Provided records:
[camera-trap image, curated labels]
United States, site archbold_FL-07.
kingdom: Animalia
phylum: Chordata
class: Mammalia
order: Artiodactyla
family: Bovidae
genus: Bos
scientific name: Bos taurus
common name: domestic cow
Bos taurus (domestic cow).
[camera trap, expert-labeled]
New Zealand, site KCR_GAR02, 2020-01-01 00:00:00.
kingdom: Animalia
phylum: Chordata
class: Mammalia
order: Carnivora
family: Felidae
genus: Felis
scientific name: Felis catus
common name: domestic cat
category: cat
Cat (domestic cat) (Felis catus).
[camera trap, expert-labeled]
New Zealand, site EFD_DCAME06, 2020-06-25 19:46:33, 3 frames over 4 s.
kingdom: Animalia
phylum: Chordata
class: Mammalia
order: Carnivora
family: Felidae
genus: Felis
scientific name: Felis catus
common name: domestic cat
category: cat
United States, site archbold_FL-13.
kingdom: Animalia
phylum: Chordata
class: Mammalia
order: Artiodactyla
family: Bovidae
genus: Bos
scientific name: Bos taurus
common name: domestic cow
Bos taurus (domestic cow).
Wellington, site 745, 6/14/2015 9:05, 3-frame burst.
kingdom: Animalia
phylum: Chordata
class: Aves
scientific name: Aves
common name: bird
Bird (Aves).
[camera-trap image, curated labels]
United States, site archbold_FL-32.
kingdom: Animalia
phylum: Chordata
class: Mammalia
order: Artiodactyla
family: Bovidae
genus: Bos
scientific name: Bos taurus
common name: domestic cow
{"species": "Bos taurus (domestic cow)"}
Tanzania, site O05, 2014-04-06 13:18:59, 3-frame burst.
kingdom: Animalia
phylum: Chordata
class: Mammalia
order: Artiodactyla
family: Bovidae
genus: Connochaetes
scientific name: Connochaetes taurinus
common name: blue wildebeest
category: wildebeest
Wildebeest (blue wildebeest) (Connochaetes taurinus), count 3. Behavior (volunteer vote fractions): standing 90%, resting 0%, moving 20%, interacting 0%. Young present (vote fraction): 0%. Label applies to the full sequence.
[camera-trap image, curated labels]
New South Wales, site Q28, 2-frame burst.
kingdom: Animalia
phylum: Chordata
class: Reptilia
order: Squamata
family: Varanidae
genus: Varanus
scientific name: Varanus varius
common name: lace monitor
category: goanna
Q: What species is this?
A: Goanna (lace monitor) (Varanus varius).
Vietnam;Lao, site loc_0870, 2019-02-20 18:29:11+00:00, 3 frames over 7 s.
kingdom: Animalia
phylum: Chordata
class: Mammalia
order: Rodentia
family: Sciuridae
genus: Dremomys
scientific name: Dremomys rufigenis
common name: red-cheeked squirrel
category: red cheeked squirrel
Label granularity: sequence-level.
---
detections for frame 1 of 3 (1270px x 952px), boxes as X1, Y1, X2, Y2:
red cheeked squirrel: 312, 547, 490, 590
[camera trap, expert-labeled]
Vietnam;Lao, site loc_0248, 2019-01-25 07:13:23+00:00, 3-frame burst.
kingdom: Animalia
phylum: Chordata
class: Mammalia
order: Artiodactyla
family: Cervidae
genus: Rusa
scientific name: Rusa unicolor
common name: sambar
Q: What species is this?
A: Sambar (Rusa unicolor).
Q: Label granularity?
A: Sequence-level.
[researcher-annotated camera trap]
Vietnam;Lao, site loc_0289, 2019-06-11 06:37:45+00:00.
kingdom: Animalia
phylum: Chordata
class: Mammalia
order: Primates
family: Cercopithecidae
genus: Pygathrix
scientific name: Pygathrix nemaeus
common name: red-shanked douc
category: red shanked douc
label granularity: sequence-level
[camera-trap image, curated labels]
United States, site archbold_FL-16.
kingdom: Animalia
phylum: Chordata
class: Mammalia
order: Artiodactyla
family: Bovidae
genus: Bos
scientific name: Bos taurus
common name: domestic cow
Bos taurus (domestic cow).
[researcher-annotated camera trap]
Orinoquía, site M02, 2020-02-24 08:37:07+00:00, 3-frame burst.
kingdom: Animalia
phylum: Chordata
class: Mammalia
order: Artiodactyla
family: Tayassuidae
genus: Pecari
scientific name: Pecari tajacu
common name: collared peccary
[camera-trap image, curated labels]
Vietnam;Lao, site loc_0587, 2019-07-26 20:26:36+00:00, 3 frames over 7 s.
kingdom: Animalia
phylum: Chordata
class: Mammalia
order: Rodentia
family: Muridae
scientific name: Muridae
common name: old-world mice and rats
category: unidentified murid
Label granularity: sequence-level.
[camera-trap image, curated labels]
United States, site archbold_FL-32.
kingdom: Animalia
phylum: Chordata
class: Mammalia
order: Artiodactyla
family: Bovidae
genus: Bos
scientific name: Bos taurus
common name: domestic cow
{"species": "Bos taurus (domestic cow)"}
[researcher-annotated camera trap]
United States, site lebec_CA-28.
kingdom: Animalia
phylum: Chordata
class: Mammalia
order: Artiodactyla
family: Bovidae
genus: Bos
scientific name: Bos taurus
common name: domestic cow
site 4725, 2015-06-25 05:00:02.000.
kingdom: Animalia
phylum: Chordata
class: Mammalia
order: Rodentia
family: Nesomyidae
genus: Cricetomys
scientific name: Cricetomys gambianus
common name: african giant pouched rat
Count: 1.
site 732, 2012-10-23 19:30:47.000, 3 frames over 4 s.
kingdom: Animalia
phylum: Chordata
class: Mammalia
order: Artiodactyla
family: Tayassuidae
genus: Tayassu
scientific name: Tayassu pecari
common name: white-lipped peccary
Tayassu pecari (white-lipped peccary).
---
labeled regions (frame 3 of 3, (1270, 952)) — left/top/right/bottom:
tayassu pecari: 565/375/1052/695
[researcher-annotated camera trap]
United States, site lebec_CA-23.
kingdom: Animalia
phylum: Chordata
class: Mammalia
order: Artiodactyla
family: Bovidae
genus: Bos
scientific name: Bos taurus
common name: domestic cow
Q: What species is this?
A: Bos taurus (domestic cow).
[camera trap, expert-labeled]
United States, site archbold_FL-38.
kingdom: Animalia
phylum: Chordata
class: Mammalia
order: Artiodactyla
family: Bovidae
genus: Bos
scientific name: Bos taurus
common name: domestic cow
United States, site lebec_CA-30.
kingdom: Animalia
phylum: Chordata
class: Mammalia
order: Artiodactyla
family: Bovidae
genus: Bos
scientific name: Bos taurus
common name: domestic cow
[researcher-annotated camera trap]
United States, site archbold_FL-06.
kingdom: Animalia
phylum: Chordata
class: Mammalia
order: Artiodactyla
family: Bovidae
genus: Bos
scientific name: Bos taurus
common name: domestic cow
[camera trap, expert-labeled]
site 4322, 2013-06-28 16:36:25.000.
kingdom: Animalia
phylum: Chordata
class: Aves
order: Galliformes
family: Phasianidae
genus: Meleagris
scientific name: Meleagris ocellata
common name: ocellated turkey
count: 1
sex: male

What is expected: Please give the number of lines in the entries that contain the word "Zealand", and nothing besides it.

Your response: 2